Der Schreibstil des Autors ist gut, wenn auch nicht makellos. Es gibt eine ganze Reihe Textstellen, die ich mir gespart hätte. Bisweilen ergötzt sich Burckhardt ein wenig zu sehr an den Beschreibungen der Systeme – ECO wie Zone –, zu sehr an der Ausgestaltung seiner Hauptfigur Damian, und demgegenüber fehlen einem an anderer Stelle die feinen Striche, die aus einer Skizze ein Gesicht, einen vorstellbaren Menschen machen. Es sind, wie angedeutet, nur Makel; man kann Burckhardt nicht vorwerfen, er hätte völlig versagt; eher noch sollte man vielleicht den Lektor böse anschauen, dass ihm solche Unsauberkeiten nicht aufgefallen sind.

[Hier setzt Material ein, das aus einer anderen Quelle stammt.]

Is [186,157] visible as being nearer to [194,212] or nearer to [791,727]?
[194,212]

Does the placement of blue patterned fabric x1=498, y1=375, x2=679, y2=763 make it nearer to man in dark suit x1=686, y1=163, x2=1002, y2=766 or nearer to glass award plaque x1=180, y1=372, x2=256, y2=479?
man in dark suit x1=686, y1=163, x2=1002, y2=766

Sie sind indes verkraftbar.
Die Figurenschilderung ist in den Fällen – Damian als Hauptfigur vorneweg – hinreichend und durchaus fundiert. Stellenweise sind die Figuren – oder auch nur die Handlung? … nein, ich glaube, es sind die Figuren – zu leicht zu durchschauen, vor allem, wenn es darum geht, herauszufinden, wer zu welcher Fraktion gehört. Mir war relativ frühzeitig klar, dass ausgerechnet eine der Personen, denen Damian besonderes Vertrauen entgegenbringt, zu den Verschwörern gehört, die das Schicksal des obersten Ideenträgers des Konzerns besiegeln würden.

WAS GEFIEL NICHT?
Die beiden Hauptkritikpunkte finden sich eigentlich schon in der Rubrik dessen, was mir gefiel. Insgesamt hat der Roman nicht wirklich nicht gefallen, aber mein letztliches Urteil ist zwiegespalten.

ZU EMPFEHLEN?
Ich bin unentschlossen. Die Lektüre kann nicht schaden, so viel ist sicher. Ob man seine Zeit mit dem Werk bis zum Ende zubringen möchte, sollte man während der Lektüre entscheiden.

NOCH WAS?
Der Plot weist Ähnlichkeiten zu Hillenbrands »Drohnenland« auf. Ähnlichkeiten, mehr nicht. Die Gesellschaften der beiden Romane ähneln sich. Die Unterschiede ergeben sich aber schon daraus, dass bei Hillenbrand die Überwachung wirklich der Überwachung der Bürger dient, während sie bei Burckhardt eher die sprichwörtlich spielerische Gestaltung der ECO-Gesellschaft unterstützen soll. Bei Hillenbrand sind nicht nur die Möglichkeiten der Überwachung ein starkes Element, sondern auch deren Missbrauch; bei Burckhardt handelt es sich eher um einen Aspekt im Hintergrund, der dem Leser die gesellschaftliche Grundstimmung übermitteln soll.